Is it true that $V_0$ becomes arbitrarily close to $V_n$ when $n \to \infty$?
In other words, I am asking whether the closeness relation is "asymptotically-symmetric".
The "equal dimensions" assumption is necessary: Otherwise $V_n$ could be strict subspaces of $V_0$.
Edit:
gerw proved that the answer is positive whenever $X$ is a Hilbert space.
The question remains whether or not the answer stays positive if the norm is not induced by an inner product.
After giving a flawed counterexample, I give a proof that works (at least) in Hilbert spaces.

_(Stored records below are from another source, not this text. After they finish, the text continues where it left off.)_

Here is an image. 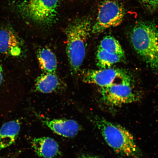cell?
Listing matches in <instances>:
<instances>
[{"label":"cell","instance_id":"1","mask_svg":"<svg viewBox=\"0 0 158 158\" xmlns=\"http://www.w3.org/2000/svg\"><path fill=\"white\" fill-rule=\"evenodd\" d=\"M93 122L99 130L105 141L116 153L129 158H140L142 153L132 134L119 124L98 116Z\"/></svg>","mask_w":158,"mask_h":158},{"label":"cell","instance_id":"2","mask_svg":"<svg viewBox=\"0 0 158 158\" xmlns=\"http://www.w3.org/2000/svg\"><path fill=\"white\" fill-rule=\"evenodd\" d=\"M92 26L89 19L82 18L73 22L66 29V53L73 73L78 72L83 62Z\"/></svg>","mask_w":158,"mask_h":158},{"label":"cell","instance_id":"3","mask_svg":"<svg viewBox=\"0 0 158 158\" xmlns=\"http://www.w3.org/2000/svg\"><path fill=\"white\" fill-rule=\"evenodd\" d=\"M130 39L136 52L150 68L158 71V31L155 25L139 22L132 30Z\"/></svg>","mask_w":158,"mask_h":158},{"label":"cell","instance_id":"4","mask_svg":"<svg viewBox=\"0 0 158 158\" xmlns=\"http://www.w3.org/2000/svg\"><path fill=\"white\" fill-rule=\"evenodd\" d=\"M125 15L123 5L117 0H104L92 25V33L100 34L107 29L118 26L123 22Z\"/></svg>","mask_w":158,"mask_h":158},{"label":"cell","instance_id":"5","mask_svg":"<svg viewBox=\"0 0 158 158\" xmlns=\"http://www.w3.org/2000/svg\"><path fill=\"white\" fill-rule=\"evenodd\" d=\"M58 6L59 0H27L23 6V10L35 22L49 25L56 21Z\"/></svg>","mask_w":158,"mask_h":158},{"label":"cell","instance_id":"6","mask_svg":"<svg viewBox=\"0 0 158 158\" xmlns=\"http://www.w3.org/2000/svg\"><path fill=\"white\" fill-rule=\"evenodd\" d=\"M83 80L94 84L100 88L122 82H131V78L125 71L119 69L107 68L86 71L82 75Z\"/></svg>","mask_w":158,"mask_h":158},{"label":"cell","instance_id":"7","mask_svg":"<svg viewBox=\"0 0 158 158\" xmlns=\"http://www.w3.org/2000/svg\"><path fill=\"white\" fill-rule=\"evenodd\" d=\"M102 99L104 103L112 106H120L133 103L137 97L131 86V82H122L106 87L100 88Z\"/></svg>","mask_w":158,"mask_h":158},{"label":"cell","instance_id":"8","mask_svg":"<svg viewBox=\"0 0 158 158\" xmlns=\"http://www.w3.org/2000/svg\"><path fill=\"white\" fill-rule=\"evenodd\" d=\"M42 122L55 133L66 138L75 137L80 129L78 123L74 120L45 119Z\"/></svg>","mask_w":158,"mask_h":158},{"label":"cell","instance_id":"9","mask_svg":"<svg viewBox=\"0 0 158 158\" xmlns=\"http://www.w3.org/2000/svg\"><path fill=\"white\" fill-rule=\"evenodd\" d=\"M31 144L35 153L40 157L54 158L58 156L60 153L58 143L51 137L34 138Z\"/></svg>","mask_w":158,"mask_h":158},{"label":"cell","instance_id":"10","mask_svg":"<svg viewBox=\"0 0 158 158\" xmlns=\"http://www.w3.org/2000/svg\"><path fill=\"white\" fill-rule=\"evenodd\" d=\"M0 53L15 56L21 54L19 39L10 29H0Z\"/></svg>","mask_w":158,"mask_h":158},{"label":"cell","instance_id":"11","mask_svg":"<svg viewBox=\"0 0 158 158\" xmlns=\"http://www.w3.org/2000/svg\"><path fill=\"white\" fill-rule=\"evenodd\" d=\"M18 120L6 122L0 128V151L15 143L21 129Z\"/></svg>","mask_w":158,"mask_h":158},{"label":"cell","instance_id":"12","mask_svg":"<svg viewBox=\"0 0 158 158\" xmlns=\"http://www.w3.org/2000/svg\"><path fill=\"white\" fill-rule=\"evenodd\" d=\"M60 83L55 73H44L37 77L35 81V89L43 94H49L59 88Z\"/></svg>","mask_w":158,"mask_h":158},{"label":"cell","instance_id":"13","mask_svg":"<svg viewBox=\"0 0 158 158\" xmlns=\"http://www.w3.org/2000/svg\"><path fill=\"white\" fill-rule=\"evenodd\" d=\"M39 63L44 73H55L57 68V61L54 53L50 49H40L37 54Z\"/></svg>","mask_w":158,"mask_h":158},{"label":"cell","instance_id":"14","mask_svg":"<svg viewBox=\"0 0 158 158\" xmlns=\"http://www.w3.org/2000/svg\"><path fill=\"white\" fill-rule=\"evenodd\" d=\"M125 57L112 54L98 48L96 55V64L100 69L111 68L113 65L123 61Z\"/></svg>","mask_w":158,"mask_h":158},{"label":"cell","instance_id":"15","mask_svg":"<svg viewBox=\"0 0 158 158\" xmlns=\"http://www.w3.org/2000/svg\"><path fill=\"white\" fill-rule=\"evenodd\" d=\"M98 48L112 54L125 57V53L121 45L113 37L106 36L104 37Z\"/></svg>","mask_w":158,"mask_h":158},{"label":"cell","instance_id":"16","mask_svg":"<svg viewBox=\"0 0 158 158\" xmlns=\"http://www.w3.org/2000/svg\"><path fill=\"white\" fill-rule=\"evenodd\" d=\"M146 9L151 11L156 10L158 8V0H138Z\"/></svg>","mask_w":158,"mask_h":158},{"label":"cell","instance_id":"17","mask_svg":"<svg viewBox=\"0 0 158 158\" xmlns=\"http://www.w3.org/2000/svg\"><path fill=\"white\" fill-rule=\"evenodd\" d=\"M80 158H102L96 156H91L86 154H82L80 156Z\"/></svg>","mask_w":158,"mask_h":158},{"label":"cell","instance_id":"18","mask_svg":"<svg viewBox=\"0 0 158 158\" xmlns=\"http://www.w3.org/2000/svg\"><path fill=\"white\" fill-rule=\"evenodd\" d=\"M3 69L2 68L1 65L0 64V86L1 85L3 79Z\"/></svg>","mask_w":158,"mask_h":158},{"label":"cell","instance_id":"19","mask_svg":"<svg viewBox=\"0 0 158 158\" xmlns=\"http://www.w3.org/2000/svg\"><path fill=\"white\" fill-rule=\"evenodd\" d=\"M5 158H16L15 155H11L8 156Z\"/></svg>","mask_w":158,"mask_h":158}]
</instances>
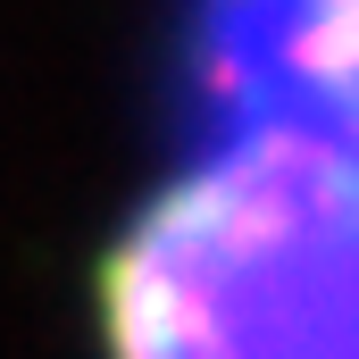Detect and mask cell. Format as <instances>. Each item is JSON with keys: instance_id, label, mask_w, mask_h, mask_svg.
<instances>
[{"instance_id": "obj_1", "label": "cell", "mask_w": 359, "mask_h": 359, "mask_svg": "<svg viewBox=\"0 0 359 359\" xmlns=\"http://www.w3.org/2000/svg\"><path fill=\"white\" fill-rule=\"evenodd\" d=\"M109 359H359V100L251 109L100 268Z\"/></svg>"}, {"instance_id": "obj_2", "label": "cell", "mask_w": 359, "mask_h": 359, "mask_svg": "<svg viewBox=\"0 0 359 359\" xmlns=\"http://www.w3.org/2000/svg\"><path fill=\"white\" fill-rule=\"evenodd\" d=\"M201 126L359 100V0H192Z\"/></svg>"}]
</instances>
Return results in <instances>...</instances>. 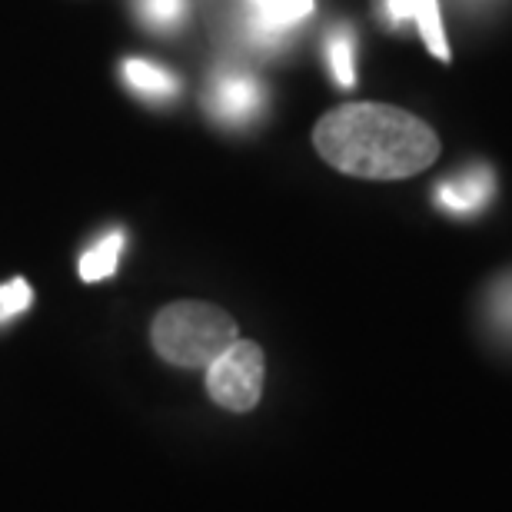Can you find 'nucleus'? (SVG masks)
<instances>
[{
    "label": "nucleus",
    "mask_w": 512,
    "mask_h": 512,
    "mask_svg": "<svg viewBox=\"0 0 512 512\" xmlns=\"http://www.w3.org/2000/svg\"><path fill=\"white\" fill-rule=\"evenodd\" d=\"M250 4L256 7L263 24H270L273 30L290 27L296 20L310 17L313 10V0H250Z\"/></svg>",
    "instance_id": "obj_9"
},
{
    "label": "nucleus",
    "mask_w": 512,
    "mask_h": 512,
    "mask_svg": "<svg viewBox=\"0 0 512 512\" xmlns=\"http://www.w3.org/2000/svg\"><path fill=\"white\" fill-rule=\"evenodd\" d=\"M389 17L396 20H416L419 37H423L426 50L439 60H449V40L443 30V17H439V0H389Z\"/></svg>",
    "instance_id": "obj_6"
},
{
    "label": "nucleus",
    "mask_w": 512,
    "mask_h": 512,
    "mask_svg": "<svg viewBox=\"0 0 512 512\" xmlns=\"http://www.w3.org/2000/svg\"><path fill=\"white\" fill-rule=\"evenodd\" d=\"M330 67H333V77L340 87H353L356 84V70H353V37L350 30H336L330 37Z\"/></svg>",
    "instance_id": "obj_11"
},
{
    "label": "nucleus",
    "mask_w": 512,
    "mask_h": 512,
    "mask_svg": "<svg viewBox=\"0 0 512 512\" xmlns=\"http://www.w3.org/2000/svg\"><path fill=\"white\" fill-rule=\"evenodd\" d=\"M143 10H147V17L153 20V24L173 27L183 17L187 4H183V0H143Z\"/></svg>",
    "instance_id": "obj_13"
},
{
    "label": "nucleus",
    "mask_w": 512,
    "mask_h": 512,
    "mask_svg": "<svg viewBox=\"0 0 512 512\" xmlns=\"http://www.w3.org/2000/svg\"><path fill=\"white\" fill-rule=\"evenodd\" d=\"M486 320L506 343H512V276H503V280L489 290Z\"/></svg>",
    "instance_id": "obj_10"
},
{
    "label": "nucleus",
    "mask_w": 512,
    "mask_h": 512,
    "mask_svg": "<svg viewBox=\"0 0 512 512\" xmlns=\"http://www.w3.org/2000/svg\"><path fill=\"white\" fill-rule=\"evenodd\" d=\"M240 340L237 320L217 303L177 300L153 316L150 343L160 360L180 370H207L217 356Z\"/></svg>",
    "instance_id": "obj_2"
},
{
    "label": "nucleus",
    "mask_w": 512,
    "mask_h": 512,
    "mask_svg": "<svg viewBox=\"0 0 512 512\" xmlns=\"http://www.w3.org/2000/svg\"><path fill=\"white\" fill-rule=\"evenodd\" d=\"M30 303H34V290H30V283L24 276H17V280H10L7 286H0V323L17 313H24Z\"/></svg>",
    "instance_id": "obj_12"
},
{
    "label": "nucleus",
    "mask_w": 512,
    "mask_h": 512,
    "mask_svg": "<svg viewBox=\"0 0 512 512\" xmlns=\"http://www.w3.org/2000/svg\"><path fill=\"white\" fill-rule=\"evenodd\" d=\"M124 74H127L130 87H137L150 97H167L177 90V77L167 74V70L157 67V64H147V60H127Z\"/></svg>",
    "instance_id": "obj_8"
},
{
    "label": "nucleus",
    "mask_w": 512,
    "mask_h": 512,
    "mask_svg": "<svg viewBox=\"0 0 512 512\" xmlns=\"http://www.w3.org/2000/svg\"><path fill=\"white\" fill-rule=\"evenodd\" d=\"M266 356L260 343L237 340L207 366V393L230 413H250L263 396Z\"/></svg>",
    "instance_id": "obj_3"
},
{
    "label": "nucleus",
    "mask_w": 512,
    "mask_h": 512,
    "mask_svg": "<svg viewBox=\"0 0 512 512\" xmlns=\"http://www.w3.org/2000/svg\"><path fill=\"white\" fill-rule=\"evenodd\" d=\"M313 147L356 180H406L439 160V133L393 104H343L316 120Z\"/></svg>",
    "instance_id": "obj_1"
},
{
    "label": "nucleus",
    "mask_w": 512,
    "mask_h": 512,
    "mask_svg": "<svg viewBox=\"0 0 512 512\" xmlns=\"http://www.w3.org/2000/svg\"><path fill=\"white\" fill-rule=\"evenodd\" d=\"M120 250H124V233H120V230L107 233L104 240H97L94 247L80 256V280L97 283V280L114 276L117 263H120Z\"/></svg>",
    "instance_id": "obj_7"
},
{
    "label": "nucleus",
    "mask_w": 512,
    "mask_h": 512,
    "mask_svg": "<svg viewBox=\"0 0 512 512\" xmlns=\"http://www.w3.org/2000/svg\"><path fill=\"white\" fill-rule=\"evenodd\" d=\"M496 197V173L486 163H469L436 187V207L449 217H479Z\"/></svg>",
    "instance_id": "obj_4"
},
{
    "label": "nucleus",
    "mask_w": 512,
    "mask_h": 512,
    "mask_svg": "<svg viewBox=\"0 0 512 512\" xmlns=\"http://www.w3.org/2000/svg\"><path fill=\"white\" fill-rule=\"evenodd\" d=\"M207 104L217 117L230 124H243L263 107V90L253 77H223L213 94H207Z\"/></svg>",
    "instance_id": "obj_5"
}]
</instances>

Let us assume that $V_n$ is $\varepsilon$-close to $V$ with $\varepsilon < 1$. Let us denote by $S$ the unit ball in our Hilbert space $X$. Moreover, let $P$ be the orthogonal projection onto $V$.
By $\varepsilon$-closedness, we have $\| v - P v\| \le \varepsilon$, hence, $\| P v \| \ge 1-\varepsilon > 0$ for all $v \in V_n \cap S$, i.e., the map $Q : V_n \cap S \to V \cap S$ defined via $Qv := Pv/\|Pv\|$ is continuous and odd. Since $V_n \cap S$ and $V \cap S$ are essentially $n-1$-spheres, $Q$ should be surjective, this should follow, e.g., from Borsuk-Ulam theorem. Now, its inverse $Q^{-1}$ gives you a nice map from $V \cap S$ to $V_n$. This shows that $V$ is $\delta$-close to $V_0$ for some $\delta$. Moreover, we get $\delta \to 0$ as $\varepsilon \to 0$.
Here is some explanation for the should. I was not able to come up with a reference, so I might miss something obvious: Let $f : S^n \to S^n$ be a continuous, odd map, i.e., $f(-x) = -f(x)$. Here, $S^n$ is the $n$-sphere. We claim that $f$ is surjective. Otherwise, there is $x \in S^n$ which is not in the image of $S^n$. Since $f$ is odd, $-x$ does not belong to the image, too. Now, let $g : S^n \to \mathbb R^n$ be the orthogonal projection onto the orthogonal complement of $x$ within $\mathbb R^{n+1}$. Then, $g\circ f : S^n \to \mathbb R^n$ is a continuous, odd map and $0$ does not belong to the image of $g \circ f$. This is a contradiction to Borsuk-Ulam.